Os animais não humanos como sujeitos de direitos

Caroline Scandiuzzi, Advogado
Publicado por Caroline Scandiuzzi
há 4 anos

RESUMO: O presente estudo tem por objetivo analisar o ordenamento jurídico brasileiro sob a perspectiva da possibilidade da aceitação de animais não humanos como sujeitos de direito. Intentando-se traçar considerações sobre a evolução histórica do pensamento humano sobre os animais e delimitar conceitos do que seja um sujeito de direito, buscando-se entender o reconhecimento dos animais não humanos como sujeitos moral e eticamente considerados.

PALAVRAS CHAVES: Direito Animal. Sujeito de Direito. Antropocentrismo.

ABSTRACT: This study aims to analyze the Brazilian legal system from the perspective of the possibility of acceptance of irrational animals as subjects of law. Tries to make some considerations about the historical evolution of human thought about the animals and delimit concepts of what a subject of law, searching to understand the recognition of irrational animals as subjects morally and ethically considered.

KEYWORDS: Animal Law. Law subject. Anthropocentrism.

INTRODUÇÃO

Desde os primórdios do direito e da moral que se discute se seriam os animais sujeitos de direito.

Tal discussão foi enfrentada por importantes filósofos como Aristóteles e São Tomás de Aquino, posto a grande controvérsia em torno do tema. Contudo desde os relatos bíblicos temos considerações sobre a superioridade do humano em relação ao animais não humanos o que trouxe reflexos para as leis em geral.

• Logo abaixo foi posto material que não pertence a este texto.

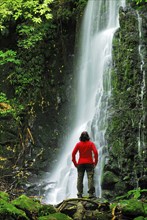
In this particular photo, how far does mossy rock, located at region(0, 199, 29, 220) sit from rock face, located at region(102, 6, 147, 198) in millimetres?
5630

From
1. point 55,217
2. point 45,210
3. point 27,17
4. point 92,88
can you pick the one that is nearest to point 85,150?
point 45,210

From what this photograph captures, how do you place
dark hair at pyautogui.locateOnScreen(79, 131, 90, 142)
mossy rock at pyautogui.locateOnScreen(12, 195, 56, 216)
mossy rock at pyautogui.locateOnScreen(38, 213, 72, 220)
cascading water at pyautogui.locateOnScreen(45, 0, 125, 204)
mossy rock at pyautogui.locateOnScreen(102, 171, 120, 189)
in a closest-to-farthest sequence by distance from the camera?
1. mossy rock at pyautogui.locateOnScreen(38, 213, 72, 220)
2. mossy rock at pyautogui.locateOnScreen(12, 195, 56, 216)
3. dark hair at pyautogui.locateOnScreen(79, 131, 90, 142)
4. mossy rock at pyautogui.locateOnScreen(102, 171, 120, 189)
5. cascading water at pyautogui.locateOnScreen(45, 0, 125, 204)

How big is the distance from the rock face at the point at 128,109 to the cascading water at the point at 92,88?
0.41 m

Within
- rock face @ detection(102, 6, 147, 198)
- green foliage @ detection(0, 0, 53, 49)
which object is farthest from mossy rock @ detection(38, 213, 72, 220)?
green foliage @ detection(0, 0, 53, 49)

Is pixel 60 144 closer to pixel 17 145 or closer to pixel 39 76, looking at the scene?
pixel 17 145

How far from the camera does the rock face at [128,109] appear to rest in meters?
10.3

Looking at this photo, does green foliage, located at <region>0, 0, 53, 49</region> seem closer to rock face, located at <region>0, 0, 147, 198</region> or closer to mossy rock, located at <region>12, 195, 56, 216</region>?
rock face, located at <region>0, 0, 147, 198</region>

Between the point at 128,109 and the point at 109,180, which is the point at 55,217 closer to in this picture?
the point at 109,180

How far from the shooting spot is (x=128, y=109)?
1115 cm

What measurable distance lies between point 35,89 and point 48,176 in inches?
167

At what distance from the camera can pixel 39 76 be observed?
52.9ft

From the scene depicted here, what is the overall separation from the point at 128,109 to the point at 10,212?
7013 mm

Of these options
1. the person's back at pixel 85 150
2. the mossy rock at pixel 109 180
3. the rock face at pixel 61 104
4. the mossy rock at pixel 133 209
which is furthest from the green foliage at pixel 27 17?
the mossy rock at pixel 133 209

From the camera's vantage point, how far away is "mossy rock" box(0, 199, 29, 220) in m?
4.69
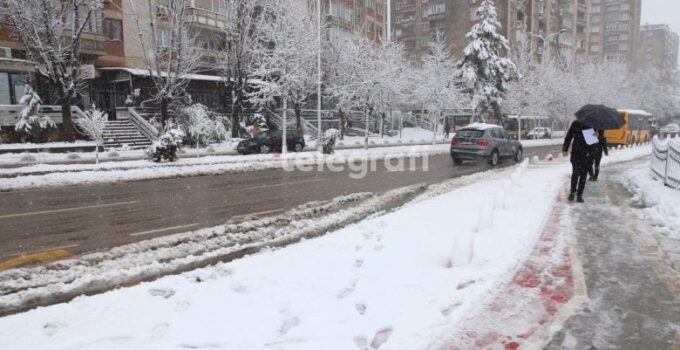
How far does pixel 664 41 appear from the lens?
122 m

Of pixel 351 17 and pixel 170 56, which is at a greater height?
pixel 351 17

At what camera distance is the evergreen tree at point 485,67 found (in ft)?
143

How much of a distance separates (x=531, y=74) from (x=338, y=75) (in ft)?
76.5

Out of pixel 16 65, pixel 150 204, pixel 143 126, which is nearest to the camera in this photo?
pixel 150 204

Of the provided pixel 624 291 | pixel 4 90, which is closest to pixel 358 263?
pixel 624 291

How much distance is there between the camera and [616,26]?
122 m

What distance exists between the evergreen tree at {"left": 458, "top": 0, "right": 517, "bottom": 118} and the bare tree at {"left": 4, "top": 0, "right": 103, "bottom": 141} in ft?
102

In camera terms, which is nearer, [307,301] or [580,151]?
[307,301]

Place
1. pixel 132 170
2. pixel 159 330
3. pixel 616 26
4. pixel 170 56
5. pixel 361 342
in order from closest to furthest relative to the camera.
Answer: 1. pixel 361 342
2. pixel 159 330
3. pixel 132 170
4. pixel 170 56
5. pixel 616 26

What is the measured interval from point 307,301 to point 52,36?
27539 mm

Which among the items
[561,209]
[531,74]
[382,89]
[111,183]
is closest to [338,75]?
[382,89]

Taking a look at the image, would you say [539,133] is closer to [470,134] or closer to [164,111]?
[470,134]

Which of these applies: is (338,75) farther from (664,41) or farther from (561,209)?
(664,41)

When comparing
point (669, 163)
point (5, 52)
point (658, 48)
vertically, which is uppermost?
point (658, 48)
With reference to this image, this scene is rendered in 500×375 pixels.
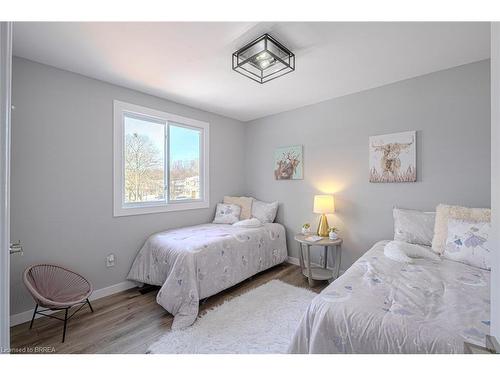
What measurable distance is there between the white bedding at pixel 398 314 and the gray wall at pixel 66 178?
235 centimetres

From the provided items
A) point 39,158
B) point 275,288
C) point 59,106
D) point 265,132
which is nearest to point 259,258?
point 275,288

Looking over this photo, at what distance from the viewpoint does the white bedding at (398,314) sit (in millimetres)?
995

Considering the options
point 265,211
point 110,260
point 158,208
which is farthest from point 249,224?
point 110,260

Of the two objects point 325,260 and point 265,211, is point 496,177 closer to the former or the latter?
point 325,260

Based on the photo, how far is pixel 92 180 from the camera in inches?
97.5

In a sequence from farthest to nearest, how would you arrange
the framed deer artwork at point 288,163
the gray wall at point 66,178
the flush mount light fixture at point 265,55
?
the framed deer artwork at point 288,163, the gray wall at point 66,178, the flush mount light fixture at point 265,55

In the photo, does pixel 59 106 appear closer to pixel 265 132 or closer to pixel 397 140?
pixel 265 132

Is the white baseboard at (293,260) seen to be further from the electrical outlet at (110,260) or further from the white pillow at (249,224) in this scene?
the electrical outlet at (110,260)

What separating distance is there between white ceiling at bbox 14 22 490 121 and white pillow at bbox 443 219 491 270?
1553mm

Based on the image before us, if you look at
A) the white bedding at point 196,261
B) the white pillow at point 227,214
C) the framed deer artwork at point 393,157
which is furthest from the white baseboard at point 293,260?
the framed deer artwork at point 393,157

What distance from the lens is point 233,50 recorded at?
1.96m

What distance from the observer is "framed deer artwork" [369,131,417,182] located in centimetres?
251

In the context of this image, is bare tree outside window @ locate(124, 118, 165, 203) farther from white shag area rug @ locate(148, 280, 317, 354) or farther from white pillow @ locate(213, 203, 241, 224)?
white shag area rug @ locate(148, 280, 317, 354)
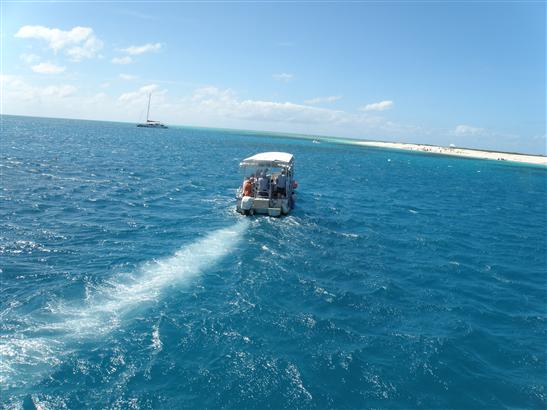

Importante destacar que tal discussão se perfaz ao mundo ocidental, posto que no oriental é mais pacifico o reconhecimento dos animais como sujeitos de direitos.

No presente trabalho buscar-se-á tecer breve analise dessas teses com o intuito de fundamentar as considerações sobre tal temática, buscando uma melhor compreensão da evolução do pensamento jurídico no que diz respeito aos animais não humanos.

Para tal se faz mister também o estudo do conceito de sujeitos de direito bem como sua evolução na história até o recepcionamento do animal não humano como titular de direitos.

E por último analisará as implicações práticas das mudanças na hermenêutica jurídica que vem aprofundando um alargamento do conceito de antropocentrismo como fundamento de direito.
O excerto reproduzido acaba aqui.